Casey Maddox, ‘Felsefenin Öldüğü Gün’ adlı romanında, sanki Guy Debord’un doğru yanıt bulmaya dair ümitsizliğini kırmak ister gibi, dünyayı altüst etmekle başlamış işe. Örneğin, roman bir uyanışla başlar. Bir film yıldızı, sabah uyandığında yanında karısının yerine, birisi kadın olan dört silahlı ve kameralı kişiyi bulur. Karısına yüksek dozda eroin vererek camdan aşağıya atan, sevdiği herkesi öldüren dört cani... Ama romanın ilerleyen sayfalarında, bu dört kişinin onları gerçekte öldürmediğini ve sıradan caniler olmadığını da öğrenecektir. Onlar, aslında bir film çekmek istemektedirler ve bu film, uyandırdıkları kişinin uygarlığın zincirlerinden kurtulup yeniden dirilmesi ve dünyayı yok oluşun eşiğine getiren uygarlık için yıkıcı bir unsura dönüşmesi üzerine kuruludur.
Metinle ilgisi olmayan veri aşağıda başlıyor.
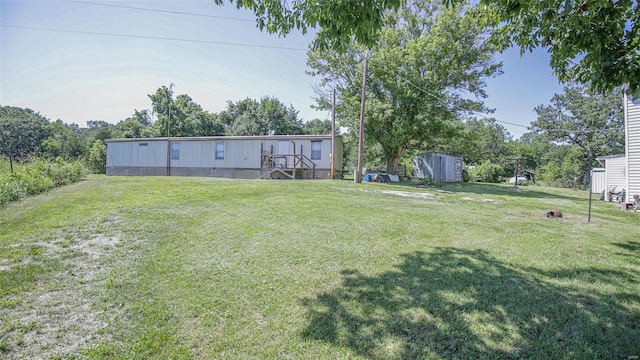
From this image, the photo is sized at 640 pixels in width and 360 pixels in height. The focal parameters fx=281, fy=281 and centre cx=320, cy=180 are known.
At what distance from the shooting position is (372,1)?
2736mm

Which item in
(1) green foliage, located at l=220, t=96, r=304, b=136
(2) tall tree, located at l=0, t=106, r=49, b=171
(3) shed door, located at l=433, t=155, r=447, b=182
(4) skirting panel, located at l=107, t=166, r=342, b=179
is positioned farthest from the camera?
(2) tall tree, located at l=0, t=106, r=49, b=171

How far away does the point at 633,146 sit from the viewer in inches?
358

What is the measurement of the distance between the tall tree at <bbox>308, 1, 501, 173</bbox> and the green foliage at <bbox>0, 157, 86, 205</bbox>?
14.3 metres

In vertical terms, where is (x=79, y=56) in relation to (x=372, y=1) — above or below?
above

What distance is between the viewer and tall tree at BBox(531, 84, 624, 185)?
27.5 metres

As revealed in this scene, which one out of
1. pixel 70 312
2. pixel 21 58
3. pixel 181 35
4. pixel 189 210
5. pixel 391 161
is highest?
pixel 181 35

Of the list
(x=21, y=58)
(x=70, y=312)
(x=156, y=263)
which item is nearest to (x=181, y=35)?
(x=21, y=58)

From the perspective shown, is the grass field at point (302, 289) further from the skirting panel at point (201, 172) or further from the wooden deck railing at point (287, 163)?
the skirting panel at point (201, 172)

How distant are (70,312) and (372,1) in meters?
3.83

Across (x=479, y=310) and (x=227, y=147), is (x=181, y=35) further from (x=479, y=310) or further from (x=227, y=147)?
(x=479, y=310)

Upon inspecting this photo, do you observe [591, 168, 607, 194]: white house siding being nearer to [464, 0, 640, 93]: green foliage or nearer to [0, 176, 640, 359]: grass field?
[0, 176, 640, 359]: grass field

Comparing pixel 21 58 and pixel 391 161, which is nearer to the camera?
pixel 21 58

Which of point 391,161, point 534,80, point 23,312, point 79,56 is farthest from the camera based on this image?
point 391,161

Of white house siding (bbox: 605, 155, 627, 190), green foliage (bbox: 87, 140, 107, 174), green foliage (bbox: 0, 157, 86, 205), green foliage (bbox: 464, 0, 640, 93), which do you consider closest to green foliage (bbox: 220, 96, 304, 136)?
green foliage (bbox: 87, 140, 107, 174)
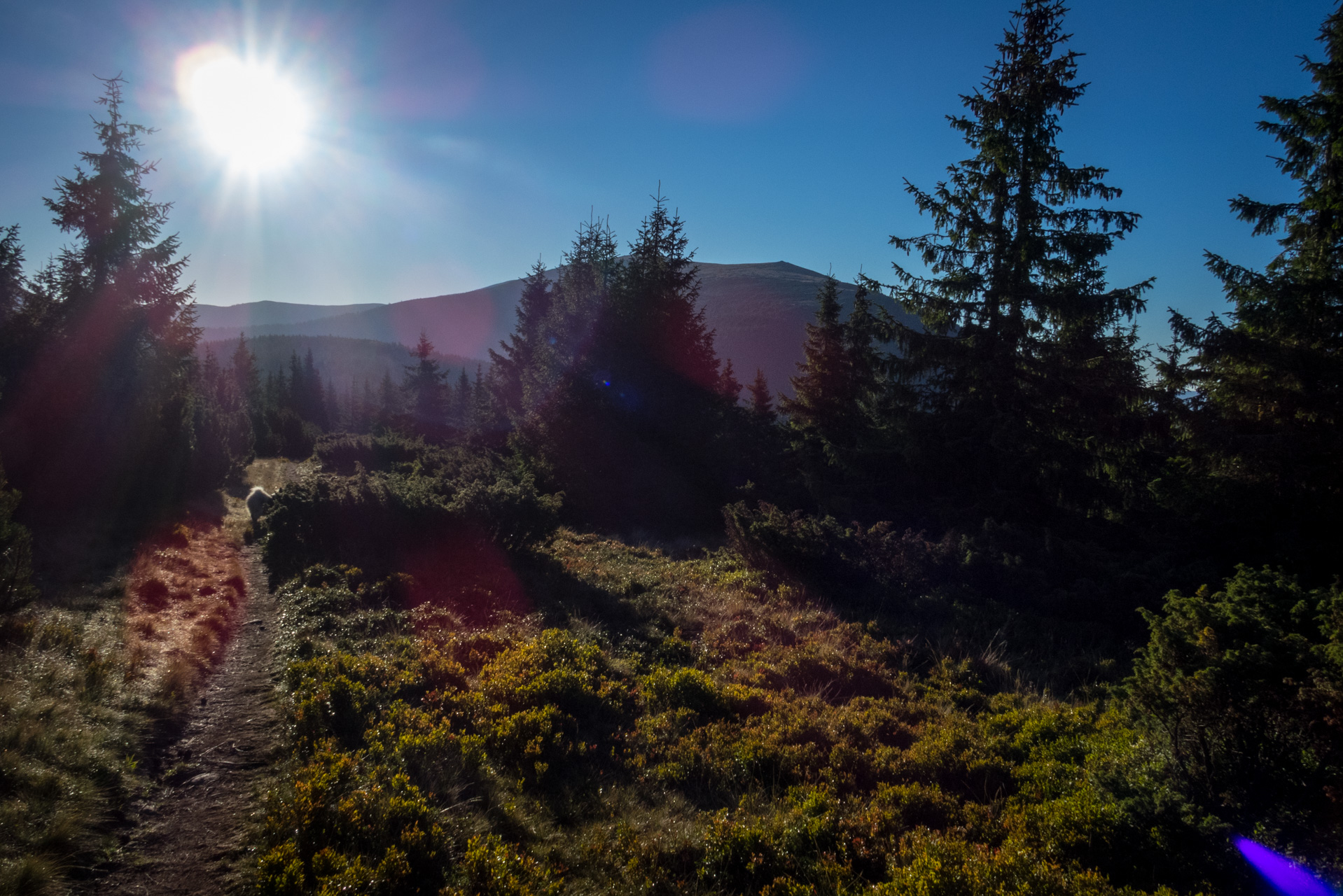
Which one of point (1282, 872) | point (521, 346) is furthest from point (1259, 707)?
point (521, 346)

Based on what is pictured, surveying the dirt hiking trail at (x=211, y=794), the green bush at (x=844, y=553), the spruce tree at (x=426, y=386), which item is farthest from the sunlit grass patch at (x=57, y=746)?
the spruce tree at (x=426, y=386)

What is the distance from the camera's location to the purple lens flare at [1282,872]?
3.63m

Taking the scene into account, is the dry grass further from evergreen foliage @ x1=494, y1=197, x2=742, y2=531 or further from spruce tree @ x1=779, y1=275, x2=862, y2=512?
spruce tree @ x1=779, y1=275, x2=862, y2=512

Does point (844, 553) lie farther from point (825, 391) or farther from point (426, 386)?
point (426, 386)

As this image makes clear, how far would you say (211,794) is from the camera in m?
5.62

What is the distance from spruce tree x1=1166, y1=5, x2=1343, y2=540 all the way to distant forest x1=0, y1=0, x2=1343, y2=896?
7 cm

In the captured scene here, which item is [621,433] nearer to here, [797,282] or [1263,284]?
[1263,284]

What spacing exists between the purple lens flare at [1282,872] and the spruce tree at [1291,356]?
32.3 feet

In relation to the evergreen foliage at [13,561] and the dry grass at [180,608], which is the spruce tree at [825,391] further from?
the evergreen foliage at [13,561]

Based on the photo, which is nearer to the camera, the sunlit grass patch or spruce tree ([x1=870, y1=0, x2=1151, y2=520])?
the sunlit grass patch

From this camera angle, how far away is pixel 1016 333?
1523 centimetres

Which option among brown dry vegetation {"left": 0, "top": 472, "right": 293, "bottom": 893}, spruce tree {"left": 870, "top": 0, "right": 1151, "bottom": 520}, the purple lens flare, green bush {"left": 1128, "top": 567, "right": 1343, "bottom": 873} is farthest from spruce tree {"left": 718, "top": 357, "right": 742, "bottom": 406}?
the purple lens flare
Roman boyunca yaşanan tüm sürecin bir film olarak tasarlanması, adeta Situasyonistlerin sanat ve hayatı birbiri içine katma çabasını andırıyor. Bir film çekiyoruz, ama her şey gerçek. İnsanlar ölüyor ama gerçekten ölüyor. Sevişiliyorsa, gerçekten sevişiliyor. Her bölümün başında yer alan, ileri ya da geri sardırma tuşlarını andıran işaretler de geçmiş ve geleceği aynı düzlemde buluşturarak, yazarın romana özgü bir zaman anlayışı yaratmasını sağlamış. Bazen gelecekte, bazen geçmişte yol alarak okunuyor roman. Maddox, sadece bir film yıldızının hayatını değil, zamanı da altüst ederek kurgulamış romanını.
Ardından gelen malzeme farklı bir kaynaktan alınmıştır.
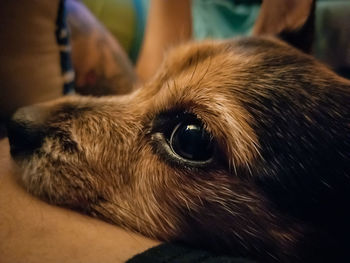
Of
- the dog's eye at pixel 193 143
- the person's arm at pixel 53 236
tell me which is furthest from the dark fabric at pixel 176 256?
the dog's eye at pixel 193 143

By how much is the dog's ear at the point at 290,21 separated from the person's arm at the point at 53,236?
1.27 m

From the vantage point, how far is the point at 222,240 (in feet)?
3.22

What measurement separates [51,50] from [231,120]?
908mm

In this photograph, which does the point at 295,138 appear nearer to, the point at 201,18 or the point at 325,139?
the point at 325,139

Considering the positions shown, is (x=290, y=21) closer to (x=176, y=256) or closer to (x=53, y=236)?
(x=176, y=256)

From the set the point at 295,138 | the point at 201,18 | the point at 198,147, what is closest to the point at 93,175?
the point at 198,147

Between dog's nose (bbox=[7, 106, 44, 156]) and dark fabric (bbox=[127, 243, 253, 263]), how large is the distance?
1.76 feet

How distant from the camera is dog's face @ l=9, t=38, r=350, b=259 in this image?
0.97 metres

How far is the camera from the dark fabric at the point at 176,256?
2.62 ft

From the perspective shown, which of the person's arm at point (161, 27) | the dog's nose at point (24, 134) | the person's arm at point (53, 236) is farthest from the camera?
the person's arm at point (161, 27)

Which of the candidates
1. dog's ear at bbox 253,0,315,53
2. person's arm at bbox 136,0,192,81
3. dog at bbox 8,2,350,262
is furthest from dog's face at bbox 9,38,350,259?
person's arm at bbox 136,0,192,81

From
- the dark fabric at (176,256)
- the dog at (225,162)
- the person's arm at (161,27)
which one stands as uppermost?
the person's arm at (161,27)

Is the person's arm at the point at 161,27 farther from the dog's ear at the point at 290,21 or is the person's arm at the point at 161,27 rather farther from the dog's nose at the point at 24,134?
the dog's nose at the point at 24,134

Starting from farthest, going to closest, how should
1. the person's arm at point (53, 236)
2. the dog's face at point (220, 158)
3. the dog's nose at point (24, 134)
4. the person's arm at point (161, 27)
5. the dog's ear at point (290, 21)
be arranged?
the person's arm at point (161, 27), the dog's ear at point (290, 21), the dog's nose at point (24, 134), the dog's face at point (220, 158), the person's arm at point (53, 236)
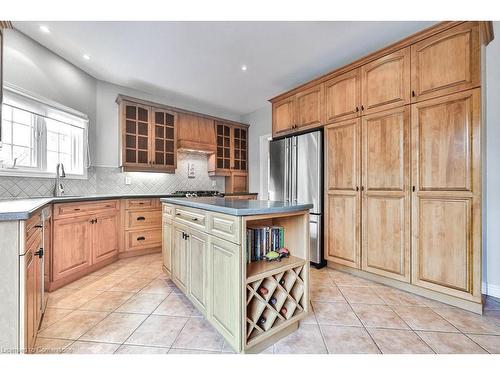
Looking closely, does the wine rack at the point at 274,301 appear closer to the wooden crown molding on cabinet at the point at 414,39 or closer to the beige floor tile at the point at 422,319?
the beige floor tile at the point at 422,319

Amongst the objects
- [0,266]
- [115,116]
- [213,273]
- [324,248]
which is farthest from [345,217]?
[115,116]

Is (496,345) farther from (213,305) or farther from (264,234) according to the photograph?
(213,305)

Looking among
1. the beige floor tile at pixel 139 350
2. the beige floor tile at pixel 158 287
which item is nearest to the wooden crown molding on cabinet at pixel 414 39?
the beige floor tile at pixel 158 287

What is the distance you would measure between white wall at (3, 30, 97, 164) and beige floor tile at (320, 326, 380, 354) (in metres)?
3.66

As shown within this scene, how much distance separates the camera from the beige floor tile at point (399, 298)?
200cm

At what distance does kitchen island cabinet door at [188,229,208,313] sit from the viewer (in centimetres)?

ABD’de bir cezaevinde tutuklu olarak yaşayan Maddox’un hayal gücü ve kışkırtıcı anlatımı gerçekten hayranlık uyandırıcı. İki ayrı odada oturan sanat ve hayatı aynı odaya almak için ne yapılmalı diye sormuştum ya yazının başında, sanat, insanın alışkanlıkları ve tedirginlikleri üzerine giderek yapabilir bunu diye bir yanıt oluşuyor zihnimde, romanı okuduktan sonra.

Eğer bir sanat eseri, tıpkı romandaki Deirdre ve diğer karakterlerin o film yıldızına yaptığı gibi, okurun uyanışına yardımcı olarak, varoluşuna dair sorular sordurtabiliyor, gerçek hayatta bir yanlışlık anında bulunabilecek doğruları, sanatın hayattan bağımsız olmayan kendi gerçekliği içinde dönüştürüp çoğaltabiliyorsa, sanat ve hayat arasındaki duvarları yıkacak çatlaklar da oluşuyor demektir. Bu çatlakların edebiyatımızda yeterince oluşup oluşmadığı konusunda endişeliyim. Çünkü bu topraklarda, sanatın felsefe ve siyasetle olan ilişkisi, hem eleştiri, hem de üretim düzeyinde sınırlı ve zayıf bir biçimde gelişiyor. Bugün o çok gerçekçi ya da siyasi romanlar yerine Oğuz Atay gibi yazarların okunuyor olması, neden sorusunu atlayarak hazır reçetelerle sanat yapılmaya kalkışılması ve insanın var oluşuna dair soruların toplumsal gerçekliğin gölgesinde kalmasından kaynaklanıyor bence. Oğuz Atay gibi yazarlar, bu sayede kendisini siyasi gören pek çok yazardan daha siyasi romanlar yazmıştır diyebilirim.

Maddox’un yaptığı gibi, bireyin varoluş ve kimlik meselesini kendisine temel alan yapıtlara, gittikçe karmaşıklaşan günümüz toplumunda daha büyük bir ihtiyaç var. Uyutan değil, uyandıran sanat yapıtları çoğaldıkça, hayat ve sanat aynı odada oturacak ve belki aralarında bu sayede devrimi konuşma imkânı bulacaklar.